当時、駒に使われた材料は木簡と言われる短冊状の細長木でした。木簡とは紙が普及する以前の代用品で文書木簡・付札木簡等がありました。文書木簡は手紙・付札木簡は大まかに言って荷札です。これら木簡の再利用や端材を利用して駒は作られたとされています。ただしもっとも成型が簡単なのは四角形でこれに墨書きすれば駒は駒として使えたはずです。
推論のひとつとしてですが、当時将棋はかなり底辺まで浸透していたと思われ、なかには字の読めないプレイヤーもいたと考えられます。彼らにとって局面が入り組んで複雑となったとき、正確に自軍の駒かどうかを判断するのは至難であったと思われ、トラブルの原因となった可能性があります。そういったトラブル解決の方法が先端のとんがりではないかとされる説です。
チェスでは完全に色分けされているので問題とはならないことですが、この色分けの変わりが先端とんがり五角形のはじまりとする説は有力です。実は先の荷札木簡のなかには紐の間に差し込むために先端をとんがらせたものが出土しています。
|||
これについては諸説あり、何が正しいかは特定できません。その中で私が信じている説は以下。
昔の人は木の切れっぱしを拾ってきてそれに墨で字を書いて手製の駒を作って遊んだ。木切れがどこにあるかといえばそれは建築現場である。現場にはクサビ(木材の隙間を埋めるもので幅も厚さも現在の将棋のの駒のように先細りの形をしている)がたくさんころがっている。さらに駒の進行方向を示すために(または敵味方の区別をつけやすくするために)頭をとんがらせた。その結果駒は五角形となった。
|||
将棋の歴史のなかで、駒の再利用ルールを採用したのは比較的新しいです。泰やら大やら中やら小やら、いろいろな将棋があって、小将棋に中将棋の駒である飛車角を足したのが現在の将棋につながってるわけで、駒の再利用はその後。だから当初は向き以外の方法で敵味方を区別しても問題はなかったはずです。
そんなわけで、駒の再利用ルールが五角形の理由という説は疑問。因果関係が逆ならわかりますけどね。敵味方の区別を色や形や名称ではなく向きで区別するには五角形が手ごろであり、結果的に再利用ルールにつながったとはいえます。

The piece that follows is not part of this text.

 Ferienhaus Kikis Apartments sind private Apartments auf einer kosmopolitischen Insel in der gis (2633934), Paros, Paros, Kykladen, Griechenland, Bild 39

じゃ五角形はどこからきたのかってのは定説はなかったはず。だいぶ前の話なんですが、芹沢博文九段が健在だったころに将棋のルーツを探る的なテレビ番組のレポーターをやってて、仏教関連の「へぎ」というものが五角形の由来ではないかという説を紹介していました。あいにく僕は仏教に詳しくないもので、へぎがどんなものかよくわからないのですが。
ま、たまたま身近に五角形のものがあってそれを利用したのか、もともとは四角形でそれを削って五角形にしたのか、いろんな可能性を想像するのは楽しいです。なにはともあれ、あの五角形を創案してくれた人たちに感謝。